Não falta nesse repositório histórico de experiência e sabedoria de Arinos, o registro da divisão da sociedade, de instituições e dos partidos políticos, da Igreja, das Forças Armadas. Tal como atualmente, sendo que a ilustração mais candente e próxima está dada pela eleição para Presidente do Senado e o da Câmara Federal, quando as benesses ou prometidas pelo Poder Executivo trincaram as siglas partidárias.
Arinos não reconhecia seu próprio partido o da União Democrática Nacional-UDN, em que uma parte era legalista e a outra entregue ao conservadorismo convocatório da intervenção militar, com a articulação estrangeira interessada e presente.
Se naquela época existia a chamada Guerra Fria, entre o bloco ocidental liderado pelos Estados Unidos e a União Soviética, que estimulava a divisão interna dos países, atualmente o machado da divisão acontece com o avanço do comercio internacional dos chineses, que arrepia e coloca de sobreaviso permanente os Estados Unidos, que não só procuram reforçar os laços de domínio com os países sob sua órbita, como com o Brasil, reavivando o mesmo fantasma de 1964, quando se construiu a ameaça próxima de uma revolução socialista liderada, suposta e contraditoriamente, por um estanciero muito bem sucedido e rico desde jovem, que na verdade defendia a bandeira das chamadas reformas de base, até hoje necessárias, mas esquecidas, para construir uma política de desenvolvimento nacional autônomo.
Na época a política externa do Brasil sempre cumpriu o princípio da auto-determinação dos povos, e portanto contra qualquer intervenção nos negócios de um país. Recentemente quase guerreamos com a Venezuela, num ato de vassalagem explicita aos interesses geopolíticos, que não são do Brasil. Não houve guerra, mas vassalagem continua.

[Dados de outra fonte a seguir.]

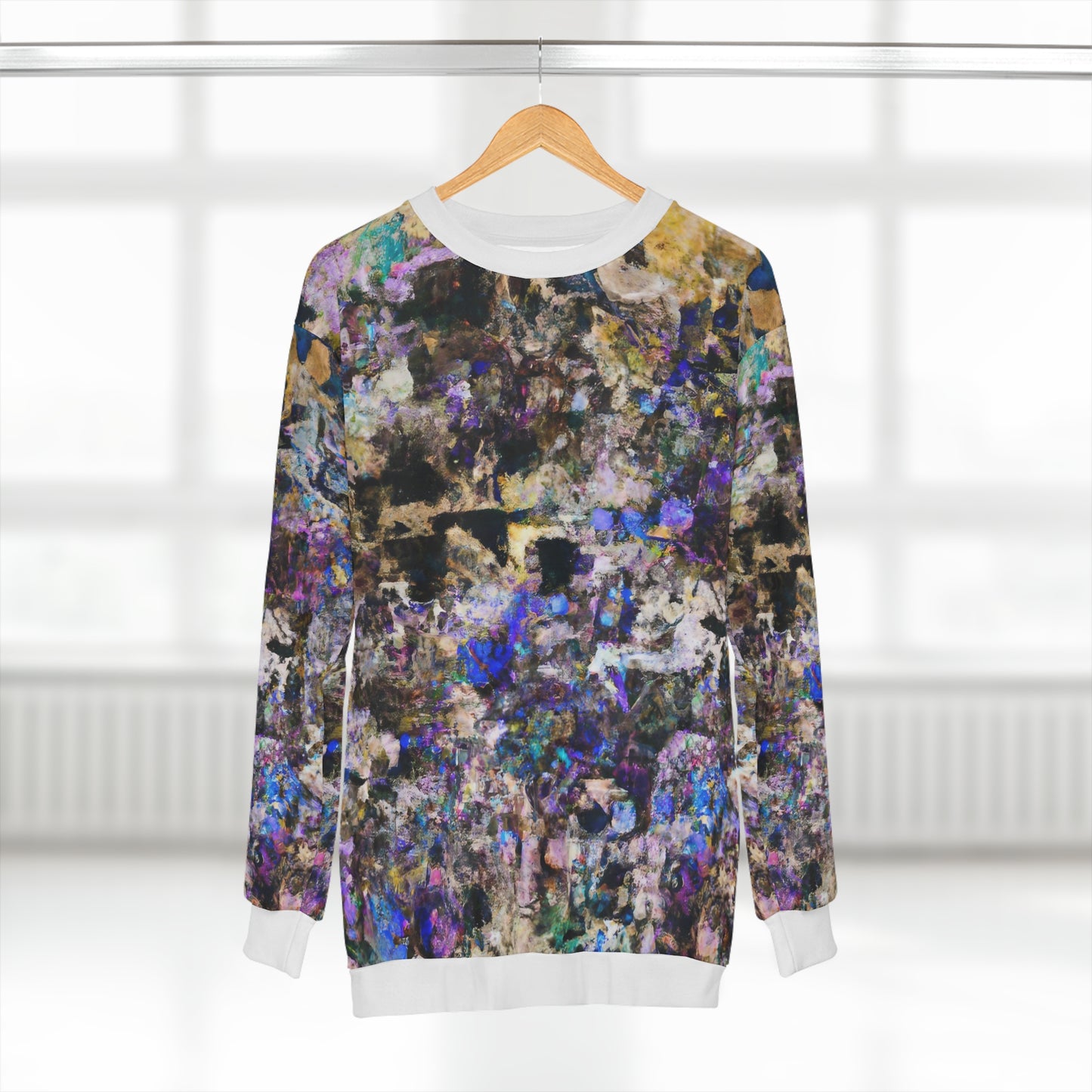 Theodorica Contempo - Sweatshirt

Um exemplo de espírito fanatizado é a vulgarização com qualificativo do vírus do Covid-19, assumida por parcela simplória da população, em face do chamado vírus chinês, vacina chinesa (“eu não tomo”), com o gravame desses políticos que saíram do arroto eleitoral de 2016, que hostilizaram a China, nosso maior mercado consumidor (agronegócio), sendo que muito antes do chegada desse vírus, esse país e a Índia já forneciam os insumos para tantos remédios fabricados aqui.

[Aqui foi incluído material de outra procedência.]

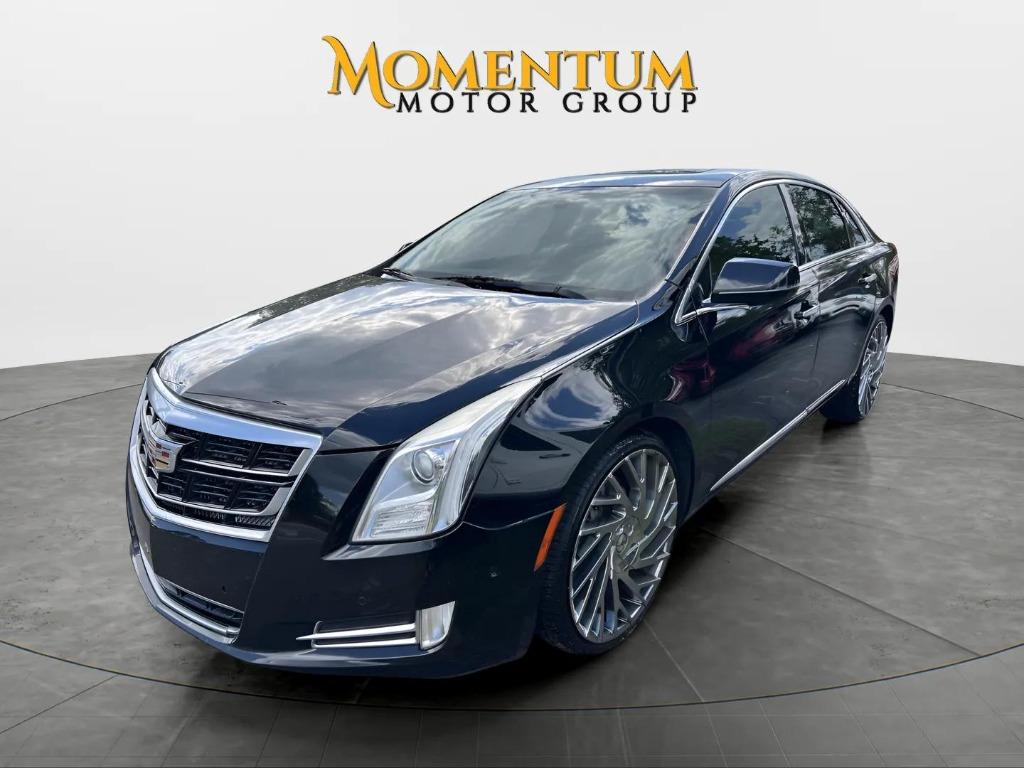 2016 Cadillac XTS - $9,995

Se no período 1963/1964 só existia a imprensa tradicional, ligada aos interesses das elites, que garantiam a propaganda de sobrevivência de cada jornal ou emissora, salvo o jornal Ultima Hora, hoje, além deles tem a comunicação de massa das redes sociais, cujo controle não tem sido fácil de fazer. E as noticias falsas correm soltas, confundindo a opinião publica. Há existiram entidades privadas (IBAD – Instituto Brasileiro de Ação Democrática e IPES-Instituto de Pesquisas e Estudos Sociais) financiadas por dinheiro nacional e estrangeiro, que se destinavam a desestabilizar o governo nacional.

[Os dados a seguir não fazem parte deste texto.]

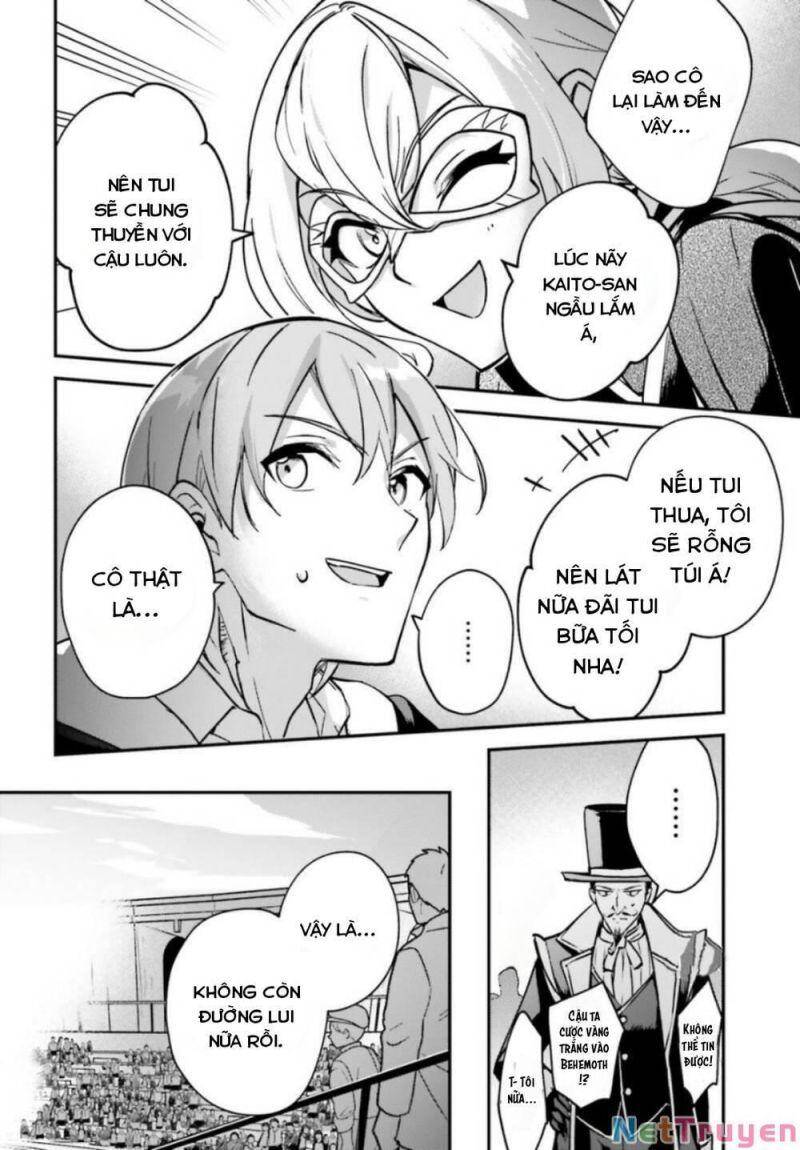 I Was Caught Up In A Hero Summoning, But That World Is At Peace Chap 29 - Next Chap 30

É conhecido o axioma “Nada é mais perigoso do que o homem de idéias, mas quando ele tem uma só”. Esse é o fanático, geralmente ressentindo ou preconceituoso, ou mesmo desesperado por condição econômica perversa, ou defensor patológico de interesses individuais, que se torna incapaz de tolerar a tolerância, incapaz de odiar o ódio, e que não tem consciência do mal que faz, desconhecendo a convivência democrática, a riqueza do debate voltado ao conhecimento do Brasil real e do Brasil oficial, para conhecê-los como unidade de afeto coletivo e de defesa de valores que possam enaltercer a soberania do país e um sentimento de nação redivivo.